Lines of data:
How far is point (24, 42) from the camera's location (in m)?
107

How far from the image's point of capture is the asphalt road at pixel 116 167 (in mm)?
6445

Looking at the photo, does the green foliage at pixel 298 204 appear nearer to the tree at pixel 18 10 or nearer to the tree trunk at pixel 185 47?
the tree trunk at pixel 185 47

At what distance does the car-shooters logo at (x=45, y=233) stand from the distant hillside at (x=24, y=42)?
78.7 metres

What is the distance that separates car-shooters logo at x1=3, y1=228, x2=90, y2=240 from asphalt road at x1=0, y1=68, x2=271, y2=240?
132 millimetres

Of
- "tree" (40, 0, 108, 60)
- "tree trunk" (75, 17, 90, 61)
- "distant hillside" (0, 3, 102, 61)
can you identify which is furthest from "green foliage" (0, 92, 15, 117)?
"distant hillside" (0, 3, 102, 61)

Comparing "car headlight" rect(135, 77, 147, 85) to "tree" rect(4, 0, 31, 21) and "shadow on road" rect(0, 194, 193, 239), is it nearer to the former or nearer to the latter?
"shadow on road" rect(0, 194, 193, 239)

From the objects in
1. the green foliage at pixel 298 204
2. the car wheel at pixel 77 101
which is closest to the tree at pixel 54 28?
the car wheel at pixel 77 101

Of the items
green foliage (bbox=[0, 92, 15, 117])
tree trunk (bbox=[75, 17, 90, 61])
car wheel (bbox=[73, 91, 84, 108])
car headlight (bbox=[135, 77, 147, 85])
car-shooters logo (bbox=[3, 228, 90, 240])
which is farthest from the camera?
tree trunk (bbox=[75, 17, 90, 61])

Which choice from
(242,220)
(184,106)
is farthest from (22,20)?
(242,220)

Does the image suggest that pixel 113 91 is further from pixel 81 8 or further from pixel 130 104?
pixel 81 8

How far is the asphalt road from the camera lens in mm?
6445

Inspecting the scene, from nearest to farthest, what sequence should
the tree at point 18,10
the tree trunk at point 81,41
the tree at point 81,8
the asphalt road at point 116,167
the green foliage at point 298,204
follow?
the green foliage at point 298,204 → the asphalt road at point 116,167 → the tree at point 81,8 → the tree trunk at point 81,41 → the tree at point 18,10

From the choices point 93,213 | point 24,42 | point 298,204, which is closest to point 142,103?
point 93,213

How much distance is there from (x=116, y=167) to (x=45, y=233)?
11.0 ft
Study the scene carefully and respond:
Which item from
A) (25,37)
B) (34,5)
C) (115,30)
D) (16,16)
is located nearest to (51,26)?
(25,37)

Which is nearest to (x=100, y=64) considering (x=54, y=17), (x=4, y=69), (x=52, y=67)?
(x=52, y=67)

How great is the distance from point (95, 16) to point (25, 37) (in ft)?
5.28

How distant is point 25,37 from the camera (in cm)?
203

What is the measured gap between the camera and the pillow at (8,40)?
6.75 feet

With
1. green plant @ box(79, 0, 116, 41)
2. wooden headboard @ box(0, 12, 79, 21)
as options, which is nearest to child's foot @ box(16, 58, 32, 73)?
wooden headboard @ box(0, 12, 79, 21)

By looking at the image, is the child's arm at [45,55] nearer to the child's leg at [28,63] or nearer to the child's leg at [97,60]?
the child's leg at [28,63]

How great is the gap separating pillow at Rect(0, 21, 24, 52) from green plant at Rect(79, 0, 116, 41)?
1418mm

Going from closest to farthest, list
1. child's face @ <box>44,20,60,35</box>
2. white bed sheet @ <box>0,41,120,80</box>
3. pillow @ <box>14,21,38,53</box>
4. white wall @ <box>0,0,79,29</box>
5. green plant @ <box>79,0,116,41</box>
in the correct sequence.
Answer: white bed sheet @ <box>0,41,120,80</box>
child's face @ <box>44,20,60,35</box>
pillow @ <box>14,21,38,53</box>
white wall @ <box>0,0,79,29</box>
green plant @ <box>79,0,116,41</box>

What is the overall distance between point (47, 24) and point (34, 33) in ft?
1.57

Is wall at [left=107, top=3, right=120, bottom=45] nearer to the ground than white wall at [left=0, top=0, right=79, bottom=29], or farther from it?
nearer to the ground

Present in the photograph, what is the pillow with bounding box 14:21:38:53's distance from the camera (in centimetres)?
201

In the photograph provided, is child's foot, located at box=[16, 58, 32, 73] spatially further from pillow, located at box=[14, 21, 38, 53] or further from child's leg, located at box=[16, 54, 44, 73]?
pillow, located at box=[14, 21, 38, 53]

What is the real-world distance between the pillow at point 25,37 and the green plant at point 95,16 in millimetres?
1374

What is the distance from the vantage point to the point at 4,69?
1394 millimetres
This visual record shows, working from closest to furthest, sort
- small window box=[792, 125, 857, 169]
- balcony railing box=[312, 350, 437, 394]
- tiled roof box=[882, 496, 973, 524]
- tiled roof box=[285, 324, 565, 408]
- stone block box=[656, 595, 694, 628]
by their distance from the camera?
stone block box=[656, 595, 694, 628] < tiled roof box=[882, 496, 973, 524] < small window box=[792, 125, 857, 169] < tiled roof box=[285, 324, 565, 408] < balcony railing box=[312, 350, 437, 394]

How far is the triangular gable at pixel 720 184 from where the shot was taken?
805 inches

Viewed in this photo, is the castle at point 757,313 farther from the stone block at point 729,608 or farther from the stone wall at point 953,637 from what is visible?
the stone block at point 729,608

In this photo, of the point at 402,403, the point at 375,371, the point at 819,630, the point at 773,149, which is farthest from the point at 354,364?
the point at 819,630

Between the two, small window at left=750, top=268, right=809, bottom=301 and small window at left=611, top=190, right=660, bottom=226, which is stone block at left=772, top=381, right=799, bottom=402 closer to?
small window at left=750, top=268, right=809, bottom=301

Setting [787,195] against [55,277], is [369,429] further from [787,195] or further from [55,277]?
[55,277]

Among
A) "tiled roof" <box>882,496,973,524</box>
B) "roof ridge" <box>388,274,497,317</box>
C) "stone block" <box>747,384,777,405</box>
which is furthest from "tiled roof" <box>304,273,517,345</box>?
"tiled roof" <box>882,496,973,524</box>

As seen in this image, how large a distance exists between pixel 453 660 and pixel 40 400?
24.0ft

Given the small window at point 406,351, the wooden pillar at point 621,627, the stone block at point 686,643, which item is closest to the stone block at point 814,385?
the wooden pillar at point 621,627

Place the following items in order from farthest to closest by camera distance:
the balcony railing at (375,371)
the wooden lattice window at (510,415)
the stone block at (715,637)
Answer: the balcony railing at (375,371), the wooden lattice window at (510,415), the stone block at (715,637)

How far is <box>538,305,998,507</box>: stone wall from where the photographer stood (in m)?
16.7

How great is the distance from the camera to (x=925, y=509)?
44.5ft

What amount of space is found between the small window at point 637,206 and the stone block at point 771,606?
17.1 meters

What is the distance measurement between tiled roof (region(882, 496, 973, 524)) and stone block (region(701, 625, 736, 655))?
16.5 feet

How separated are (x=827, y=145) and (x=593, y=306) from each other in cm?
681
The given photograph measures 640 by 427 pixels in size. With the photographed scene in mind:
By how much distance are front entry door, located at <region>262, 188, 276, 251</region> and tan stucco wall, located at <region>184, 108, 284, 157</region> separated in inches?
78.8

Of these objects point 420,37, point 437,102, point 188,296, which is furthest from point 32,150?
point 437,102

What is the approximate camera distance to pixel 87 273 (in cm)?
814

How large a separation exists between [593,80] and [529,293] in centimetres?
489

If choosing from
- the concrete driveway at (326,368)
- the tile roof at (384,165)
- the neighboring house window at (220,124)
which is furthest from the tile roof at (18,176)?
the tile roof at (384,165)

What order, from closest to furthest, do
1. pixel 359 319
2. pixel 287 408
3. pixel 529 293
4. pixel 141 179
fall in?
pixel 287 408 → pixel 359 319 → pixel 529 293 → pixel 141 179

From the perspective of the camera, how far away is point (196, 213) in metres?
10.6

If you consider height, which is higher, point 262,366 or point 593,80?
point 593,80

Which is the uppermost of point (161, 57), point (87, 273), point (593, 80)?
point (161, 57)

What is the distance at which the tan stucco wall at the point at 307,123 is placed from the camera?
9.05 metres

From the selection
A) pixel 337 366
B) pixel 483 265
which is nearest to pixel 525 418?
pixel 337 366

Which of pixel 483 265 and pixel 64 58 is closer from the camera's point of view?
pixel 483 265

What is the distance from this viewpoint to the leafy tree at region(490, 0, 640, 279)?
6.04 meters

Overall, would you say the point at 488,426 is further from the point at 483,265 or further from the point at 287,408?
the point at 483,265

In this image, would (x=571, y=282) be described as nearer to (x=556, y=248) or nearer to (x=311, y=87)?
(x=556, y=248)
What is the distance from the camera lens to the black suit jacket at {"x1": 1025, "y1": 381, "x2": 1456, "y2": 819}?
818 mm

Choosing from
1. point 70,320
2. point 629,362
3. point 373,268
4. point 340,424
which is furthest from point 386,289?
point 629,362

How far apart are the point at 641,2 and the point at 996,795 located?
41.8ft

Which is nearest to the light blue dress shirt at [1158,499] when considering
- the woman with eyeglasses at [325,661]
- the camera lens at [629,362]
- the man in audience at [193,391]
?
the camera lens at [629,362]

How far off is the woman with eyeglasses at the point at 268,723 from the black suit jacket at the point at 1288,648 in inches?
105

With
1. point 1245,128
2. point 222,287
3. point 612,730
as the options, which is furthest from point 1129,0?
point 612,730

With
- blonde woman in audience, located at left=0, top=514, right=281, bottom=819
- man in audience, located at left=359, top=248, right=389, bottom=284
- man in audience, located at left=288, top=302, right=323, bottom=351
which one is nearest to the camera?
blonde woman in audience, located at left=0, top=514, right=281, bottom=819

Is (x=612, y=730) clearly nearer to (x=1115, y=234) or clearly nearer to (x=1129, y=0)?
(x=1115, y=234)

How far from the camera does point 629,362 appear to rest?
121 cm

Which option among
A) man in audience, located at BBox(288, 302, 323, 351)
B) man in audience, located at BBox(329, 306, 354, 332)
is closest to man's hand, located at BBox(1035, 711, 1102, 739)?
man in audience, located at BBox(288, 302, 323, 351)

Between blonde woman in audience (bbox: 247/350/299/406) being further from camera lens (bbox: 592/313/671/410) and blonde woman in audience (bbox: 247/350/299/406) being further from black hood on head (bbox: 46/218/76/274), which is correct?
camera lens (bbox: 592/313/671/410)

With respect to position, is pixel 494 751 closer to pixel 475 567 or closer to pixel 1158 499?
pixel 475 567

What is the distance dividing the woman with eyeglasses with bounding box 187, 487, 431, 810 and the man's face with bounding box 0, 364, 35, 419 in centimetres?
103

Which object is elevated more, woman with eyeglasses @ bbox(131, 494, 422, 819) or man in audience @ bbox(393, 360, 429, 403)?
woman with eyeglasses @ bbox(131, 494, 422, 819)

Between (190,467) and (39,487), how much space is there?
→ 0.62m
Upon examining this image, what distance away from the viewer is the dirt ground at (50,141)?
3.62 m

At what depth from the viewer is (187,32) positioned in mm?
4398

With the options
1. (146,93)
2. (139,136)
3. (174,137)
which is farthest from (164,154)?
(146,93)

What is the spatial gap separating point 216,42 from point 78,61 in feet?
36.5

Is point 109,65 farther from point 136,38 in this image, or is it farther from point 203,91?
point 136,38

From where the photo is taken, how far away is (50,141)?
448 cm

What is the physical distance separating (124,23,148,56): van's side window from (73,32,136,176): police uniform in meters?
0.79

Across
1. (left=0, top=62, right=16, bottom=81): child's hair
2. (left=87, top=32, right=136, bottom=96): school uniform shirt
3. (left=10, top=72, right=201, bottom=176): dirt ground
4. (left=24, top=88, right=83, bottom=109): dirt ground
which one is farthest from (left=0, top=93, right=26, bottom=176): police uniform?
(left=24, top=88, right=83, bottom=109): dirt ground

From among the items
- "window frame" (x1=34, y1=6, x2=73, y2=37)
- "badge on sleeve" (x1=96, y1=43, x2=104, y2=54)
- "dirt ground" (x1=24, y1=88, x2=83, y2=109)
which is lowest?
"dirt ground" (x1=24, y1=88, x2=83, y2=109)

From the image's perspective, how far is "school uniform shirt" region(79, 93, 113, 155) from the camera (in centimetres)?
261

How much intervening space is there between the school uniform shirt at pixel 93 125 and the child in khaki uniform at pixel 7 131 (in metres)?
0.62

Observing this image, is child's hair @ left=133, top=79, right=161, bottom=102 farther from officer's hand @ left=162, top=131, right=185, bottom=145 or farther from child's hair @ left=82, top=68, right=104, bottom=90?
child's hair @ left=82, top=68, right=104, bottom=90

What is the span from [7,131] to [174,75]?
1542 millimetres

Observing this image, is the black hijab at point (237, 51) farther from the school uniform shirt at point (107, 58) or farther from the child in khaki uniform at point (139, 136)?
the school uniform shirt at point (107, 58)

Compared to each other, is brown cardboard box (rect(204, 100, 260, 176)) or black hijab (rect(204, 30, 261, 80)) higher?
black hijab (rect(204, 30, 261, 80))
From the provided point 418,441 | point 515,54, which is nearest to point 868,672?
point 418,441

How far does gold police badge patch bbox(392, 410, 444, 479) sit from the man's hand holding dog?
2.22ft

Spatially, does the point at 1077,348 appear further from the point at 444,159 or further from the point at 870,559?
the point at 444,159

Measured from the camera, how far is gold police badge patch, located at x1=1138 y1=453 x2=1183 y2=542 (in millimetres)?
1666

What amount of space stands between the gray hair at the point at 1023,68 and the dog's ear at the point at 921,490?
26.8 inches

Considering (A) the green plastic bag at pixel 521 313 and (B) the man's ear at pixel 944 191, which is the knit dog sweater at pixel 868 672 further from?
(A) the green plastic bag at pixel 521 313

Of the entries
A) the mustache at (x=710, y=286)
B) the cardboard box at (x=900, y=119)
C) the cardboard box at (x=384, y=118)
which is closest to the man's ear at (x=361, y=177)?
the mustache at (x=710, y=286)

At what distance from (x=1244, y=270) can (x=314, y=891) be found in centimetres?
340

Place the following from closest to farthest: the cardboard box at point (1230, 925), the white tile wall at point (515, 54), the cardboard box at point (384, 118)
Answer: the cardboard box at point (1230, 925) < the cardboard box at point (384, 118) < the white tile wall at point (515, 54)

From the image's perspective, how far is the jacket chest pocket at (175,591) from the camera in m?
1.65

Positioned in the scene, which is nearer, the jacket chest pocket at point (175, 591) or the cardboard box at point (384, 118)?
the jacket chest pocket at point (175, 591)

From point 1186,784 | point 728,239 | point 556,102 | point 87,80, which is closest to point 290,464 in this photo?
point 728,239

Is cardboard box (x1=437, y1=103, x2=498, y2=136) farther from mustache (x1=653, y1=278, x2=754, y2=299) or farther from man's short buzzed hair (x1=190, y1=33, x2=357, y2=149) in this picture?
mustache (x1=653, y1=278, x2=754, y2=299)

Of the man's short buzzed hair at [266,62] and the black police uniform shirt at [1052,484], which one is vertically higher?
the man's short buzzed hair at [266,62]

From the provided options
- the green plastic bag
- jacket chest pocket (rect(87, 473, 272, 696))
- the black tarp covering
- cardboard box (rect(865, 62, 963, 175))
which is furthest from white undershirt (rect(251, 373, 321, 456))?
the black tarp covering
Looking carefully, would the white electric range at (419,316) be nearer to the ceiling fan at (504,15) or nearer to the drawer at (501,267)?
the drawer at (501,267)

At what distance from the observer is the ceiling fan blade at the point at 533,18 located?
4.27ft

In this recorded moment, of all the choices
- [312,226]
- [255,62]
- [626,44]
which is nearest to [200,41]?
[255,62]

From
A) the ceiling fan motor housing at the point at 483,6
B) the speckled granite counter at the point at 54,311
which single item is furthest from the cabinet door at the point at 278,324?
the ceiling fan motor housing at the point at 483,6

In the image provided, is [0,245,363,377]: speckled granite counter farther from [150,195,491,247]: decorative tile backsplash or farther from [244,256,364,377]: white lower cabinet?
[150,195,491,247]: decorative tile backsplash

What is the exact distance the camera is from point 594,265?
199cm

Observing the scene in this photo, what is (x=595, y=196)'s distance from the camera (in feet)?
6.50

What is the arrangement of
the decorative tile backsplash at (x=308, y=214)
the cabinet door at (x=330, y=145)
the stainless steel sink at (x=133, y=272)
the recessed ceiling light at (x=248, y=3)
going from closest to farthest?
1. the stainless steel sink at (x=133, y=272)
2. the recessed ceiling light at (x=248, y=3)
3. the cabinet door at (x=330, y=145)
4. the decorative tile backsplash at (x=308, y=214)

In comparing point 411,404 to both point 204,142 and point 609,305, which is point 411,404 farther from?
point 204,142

§ **Exercise**: Starting at the line that contains "Looking carefully, would", output each remaining line of the listing, the last line included, exactly as it appears.

§ **Result**:
Looking carefully, would the white electric range at (419,316) be nearer to the ceiling fan at (504,15) or nearer to the drawer at (501,267)?
the drawer at (501,267)

At what distance from the observer is the ceiling fan blade at the point at 533,18 located?
4.27ft

In this recorded moment, of all the choices
- [312,226]
- [255,62]
- [626,44]
which is nearest to [200,41]?
[255,62]

From
A) the ceiling fan motor housing at the point at 483,6
B) the speckled granite counter at the point at 54,311
which single item is furthest from the cabinet door at the point at 278,324?
the ceiling fan motor housing at the point at 483,6

In the image provided, is [0,245,363,377]: speckled granite counter farther from [150,195,491,247]: decorative tile backsplash or farther from [244,256,364,377]: white lower cabinet?
[150,195,491,247]: decorative tile backsplash

What is the exact distance the camera is from point 594,265?
199cm

Observing the scene in this photo, what is (x=595, y=196)'s distance from the camera (in feet)?
6.50

What is the arrangement of
the decorative tile backsplash at (x=308, y=214)
the cabinet door at (x=330, y=145)
the stainless steel sink at (x=133, y=272)
the recessed ceiling light at (x=248, y=3)
going from closest to farthest?
1. the stainless steel sink at (x=133, y=272)
2. the recessed ceiling light at (x=248, y=3)
3. the cabinet door at (x=330, y=145)
4. the decorative tile backsplash at (x=308, y=214)

In comparing point 411,404 to both point 204,142 and point 609,305, which is point 411,404 farther from?
point 204,142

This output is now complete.